Copy out every line of the material below exactly, keeping the same order.

## Dataset rows
** BEGIN **
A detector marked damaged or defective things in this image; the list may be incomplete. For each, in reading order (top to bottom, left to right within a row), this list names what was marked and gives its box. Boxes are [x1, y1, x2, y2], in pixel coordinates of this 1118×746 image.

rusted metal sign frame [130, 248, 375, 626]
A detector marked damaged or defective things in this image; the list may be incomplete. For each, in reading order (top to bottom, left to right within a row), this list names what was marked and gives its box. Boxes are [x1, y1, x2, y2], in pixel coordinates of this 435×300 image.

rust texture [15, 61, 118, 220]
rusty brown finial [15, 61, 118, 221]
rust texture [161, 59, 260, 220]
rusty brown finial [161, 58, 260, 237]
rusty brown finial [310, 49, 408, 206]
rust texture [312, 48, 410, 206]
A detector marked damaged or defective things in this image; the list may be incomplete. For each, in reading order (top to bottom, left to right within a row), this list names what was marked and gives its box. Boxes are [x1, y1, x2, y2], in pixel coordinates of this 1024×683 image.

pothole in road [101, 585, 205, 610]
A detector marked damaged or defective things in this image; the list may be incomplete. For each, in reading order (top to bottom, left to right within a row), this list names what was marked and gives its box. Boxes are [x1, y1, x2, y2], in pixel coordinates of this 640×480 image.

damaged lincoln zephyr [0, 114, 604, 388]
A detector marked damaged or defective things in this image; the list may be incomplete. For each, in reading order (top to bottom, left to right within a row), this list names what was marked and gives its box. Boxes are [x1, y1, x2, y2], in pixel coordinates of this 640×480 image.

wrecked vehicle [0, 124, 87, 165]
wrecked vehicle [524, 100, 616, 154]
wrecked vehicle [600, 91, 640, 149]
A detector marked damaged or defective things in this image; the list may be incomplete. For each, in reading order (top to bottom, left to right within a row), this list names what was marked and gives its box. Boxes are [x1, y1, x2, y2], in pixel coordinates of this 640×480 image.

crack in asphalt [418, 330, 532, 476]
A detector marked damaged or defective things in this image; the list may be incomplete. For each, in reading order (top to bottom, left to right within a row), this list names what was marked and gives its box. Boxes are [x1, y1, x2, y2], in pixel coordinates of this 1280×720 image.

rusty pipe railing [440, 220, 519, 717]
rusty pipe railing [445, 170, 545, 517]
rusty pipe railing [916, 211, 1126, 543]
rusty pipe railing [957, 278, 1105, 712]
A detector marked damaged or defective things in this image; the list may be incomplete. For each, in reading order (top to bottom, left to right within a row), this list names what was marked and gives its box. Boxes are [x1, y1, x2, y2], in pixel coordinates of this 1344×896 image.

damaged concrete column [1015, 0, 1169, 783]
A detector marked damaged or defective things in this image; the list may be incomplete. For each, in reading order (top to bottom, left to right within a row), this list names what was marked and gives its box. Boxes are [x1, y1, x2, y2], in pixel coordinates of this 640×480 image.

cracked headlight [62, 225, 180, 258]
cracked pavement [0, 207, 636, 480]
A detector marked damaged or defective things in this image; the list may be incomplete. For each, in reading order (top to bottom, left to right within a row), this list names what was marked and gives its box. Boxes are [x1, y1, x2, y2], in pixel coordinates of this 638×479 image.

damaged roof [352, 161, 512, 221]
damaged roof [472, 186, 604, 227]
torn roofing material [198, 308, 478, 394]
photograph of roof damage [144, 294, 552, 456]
** END **
## Expected output
A detector marked damaged or defective things in this image; the list may be incomplete. For each, in reading order (top to bottom, left to right within a row), this list names what was marked and gives its box. Boxes are [x1, y1, x2, y2], in pixel coordinates of this 1118×746 image.

rusted metal sign frame [130, 248, 375, 626]
A detector marked damaged or defective things in this image; the list may be incomplete. For each, in reading order (top to bottom, left to right within a row), this list names what was marked and gives its box. Boxes are [x1, y1, x2, y2], in pixel coordinates of this 435×300 image.

rust texture [15, 61, 118, 220]
rusty brown finial [15, 61, 118, 221]
rust texture [161, 59, 260, 220]
rusty brown finial [161, 58, 260, 237]
rusty brown finial [310, 49, 408, 206]
rust texture [312, 48, 410, 206]
A detector marked damaged or defective things in this image; the list may be incomplete. For each, in reading order (top to bottom, left to right within a row), this list names what was marked and gives its box. Boxes are [x1, y1, x2, y2], in pixel coordinates of this 1024×683 image.

pothole in road [101, 585, 205, 610]
A detector marked damaged or defective things in this image; the list may be incomplete. For each, in reading order (top to bottom, left to right within a row), this list names what was marked and gives its box. Boxes are [x1, y1, x2, y2], in pixel coordinates of this 640×480 image.

damaged lincoln zephyr [0, 114, 604, 388]
A detector marked damaged or defective things in this image; the list may be incomplete. For each, in reading order (top to bottom, left to right within a row), this list names what was marked and gives its box. Boxes are [x1, y1, x2, y2], in pixel coordinates of this 640×480 image.

wrecked vehicle [0, 124, 87, 165]
wrecked vehicle [524, 100, 616, 154]
wrecked vehicle [600, 91, 640, 149]
A detector marked damaged or defective things in this image; the list may be incomplete. For each, in reading order (top to bottom, left to right within a row), this list names what was marked and gives its box. Boxes are [x1, y1, x2, y2], in pixel coordinates of this 640×480 image.

crack in asphalt [418, 330, 532, 476]
A detector marked damaged or defective things in this image; the list may be incomplete. For each, in reading order (top to bottom, left to right within a row), this list names what was marked and gives its box. Boxes are [x1, y1, x2, y2], in pixel coordinates of this 1280×720 image.

rusty pipe railing [440, 220, 519, 717]
rusty pipe railing [445, 170, 545, 517]
rusty pipe railing [916, 211, 1126, 543]
rusty pipe railing [957, 278, 1105, 712]
A detector marked damaged or defective things in this image; the list may be incomplete. For each, in reading order (top to bottom, left to right within a row), this list names what was marked and gives its box. Boxes are [x1, y1, x2, y2], in pixel coordinates of this 1344×896 image.

damaged concrete column [1015, 0, 1169, 783]
A detector marked damaged or defective things in this image; the list may be incomplete. For each, in reading order (top to bottom, left to right within a row), this list names what was marked and gives its box. Boxes are [x1, y1, x2, y2], in pixel coordinates of this 640×480 image.

cracked headlight [62, 225, 180, 258]
cracked pavement [0, 207, 636, 480]
A detector marked damaged or defective things in this image; the list may be incomplete. For each, in reading order (top to bottom, left to right within a row), this list names what was marked and gives its box. Boxes are [x1, y1, x2, y2], in pixel coordinates of this 638×479 image.

damaged roof [352, 161, 512, 221]
damaged roof [472, 186, 604, 227]
torn roofing material [198, 308, 478, 394]
photograph of roof damage [144, 294, 552, 456]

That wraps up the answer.